# Goals:
• a. Answer these questions using the abstract below:
(i) What are the two thematic pillars of HASSP?
(ii) For how many years has the applicant team led the Consumer Data Research Centre at Leeds?
(iii) Who will make up the Advisory Board?
• b. Duplicate the portion of the abstract below starting at "Smart data provides" and ending at "connectivity in place.".

# Article:
---+---
Lead Research Organisation: University of Leeds
Department Name: Sch of Geography

Abstract

The Healthy and Sustainable Smart Places (HASSP) Data Service will build a new integrated platform for place-based research utilising Smart Data, enabling our most pressing and persistent challenges in health and sustainability to be assessed together, intersecting and in place. HASSP will have particular focus on two thematic pillars: (1) Healthy and Sustainable Food and Lifestyles; and (2) Healthy and Sustainable Mobility. Through extensive partnerships with data owners in the SDRUK defined retail and business and in mobility and infrastructure domains, HASSP will introduce new Smart Data into established challenge areas, providing unprecedented opportunities for generating novel research questions that cut across disciplines and maximise the benefit and impact of Smart Data research.

HASSP draws on a long-standing track-record of building data partnerships, secure data-focused technical infrastructure and associated professional services led support which has resulted in award-winning research and impact. Tried-and-tested processes, driving best practice at the intersection between academia and business, have been developed by the applicant team over ten years in their leadership of the Consumer Data Research Centre at Leeds (CDRC-L). Building on this infrastructure, capability and the trust of both users and data owners, HASSP will deliver benefits to the Smart Data community from day one. This encapsulates support for the entire research lifecycle: from negotiating data access, through analytical support, to dissemination and impact support, HASSP will deliver a service that reduces barriers to entry for users of Smart Data.

The HASSP focus on place is fundamental. Places frame how people live their lives - they are settings where we work, shop, socialise, and move; they influence our decisions, lifestyles, and health; and represent the confluence of a diverse set of intersecting social systems. They are increasingly recognised as central to the future of UK policymaking - be it in relation to Levelling Up12, tackling health inequalities11, or promoting innovation13. Stakeholders must adapt to this changing landscape, supported by a data service landscape that provides equitable access to, and promotes responsible use of, Smart Data.

Smart data provides new opportunities to examine and understand challenges in places. The diversity of emerging data, available with fine spatial and temporal granularity, allow us to combine intelligence from diverse perspectives in specific, shared settings. By combining smart data and place, we become less constrained by conventional geographies, or traditional practices around preferred analysis boundaries, smoothing pathways for interdisciplinary collaboration and hypothesis building. HASSP focus on health and sustainability reflects the need to address the most pressing challenges of our time, and the fact of their intricate connectivity in place.

Partnership and responsible research is inherent in the HASSP approach, and a facet established through years of practice, process, and trust-building through CDRC-L. Partnership within HASSP is taken to the next level. New Delivery Partners will work with us to deliver benefits from co-produced Smart Data research. An Advisory Board, consisting of senior industry, third sector and academic figures who are expert in using Smart Data, aligned with HASSP thematic areas, will be given a strong remit to hold the leadership team to account. A Fellowship programme will introduce new ways for the Smart Data Community to work with and within HASSP. New research partnerships, supported by in-kind PhD students, will ask pressing questions on the interface of Smart Data research and responsible practice.
---+---
# Recorded information:
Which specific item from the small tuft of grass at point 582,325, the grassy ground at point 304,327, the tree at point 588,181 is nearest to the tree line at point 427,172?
---+---
# Solutions in order:
• a.
(i) Healthy and Sustainable Food and Lifestyles, and Healthy and Sustainable Mobility.
(ii) Ten years.
(iii) Senior industry, third sector and academic figures who are expert in using Smart Data, aligned with HASSP thematic areas.

• b.
Smart data provides new opportunities to examine and understand challenges in places. The diversity of emerging data, available with fine spatial and temporal granularity, allow us to combine intelligence from diverse perspectives in specific, shared settings. By combining smart data and place, we become less constrained by conventional geographies, or traditional practices around preferred analysis boundaries, smoothing pathways for interdisciplinary collaboration and hypothesis building. HASSP focus on health and sustainability reflects the need to address the most pressing challenges of our time, and the fact of their intricate connectivity in place.